** About this exercise **
Pull out every line below holding the word "rouleaux".

____ Data under study

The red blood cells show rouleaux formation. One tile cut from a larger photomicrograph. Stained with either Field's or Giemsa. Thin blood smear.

________
____ Data under study

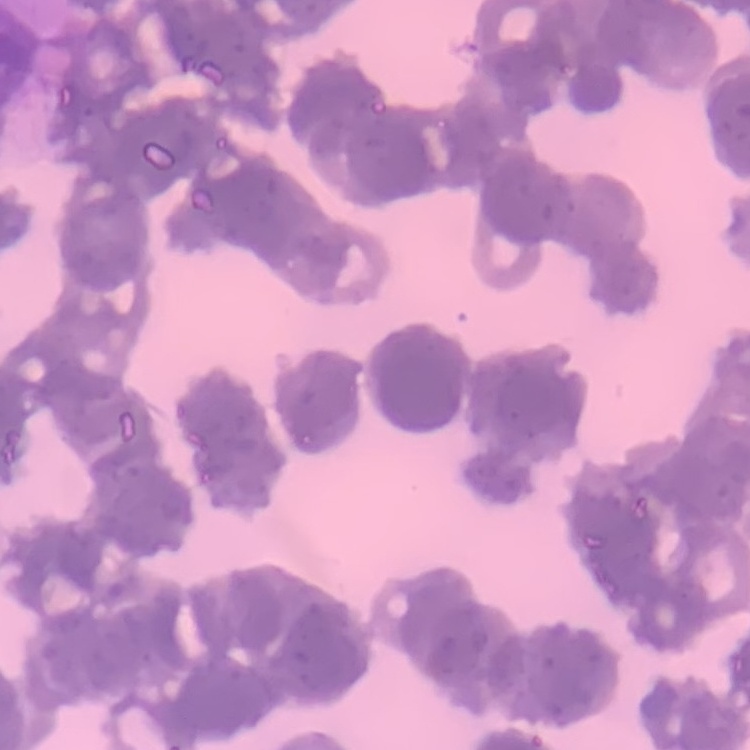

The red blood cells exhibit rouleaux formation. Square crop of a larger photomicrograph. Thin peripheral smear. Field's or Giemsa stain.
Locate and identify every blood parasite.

________

** Worked solution **
The red blood cells show rouleaux formation. One tile cut from a larger photomicrograph. Stained with either Field's or Giemsa. Thin blood smear.
The red blood cells exhibit rouleaux formation. Square crop of a larger photomicrograph. Thin peripheral smear. Field's or Giemsa stain.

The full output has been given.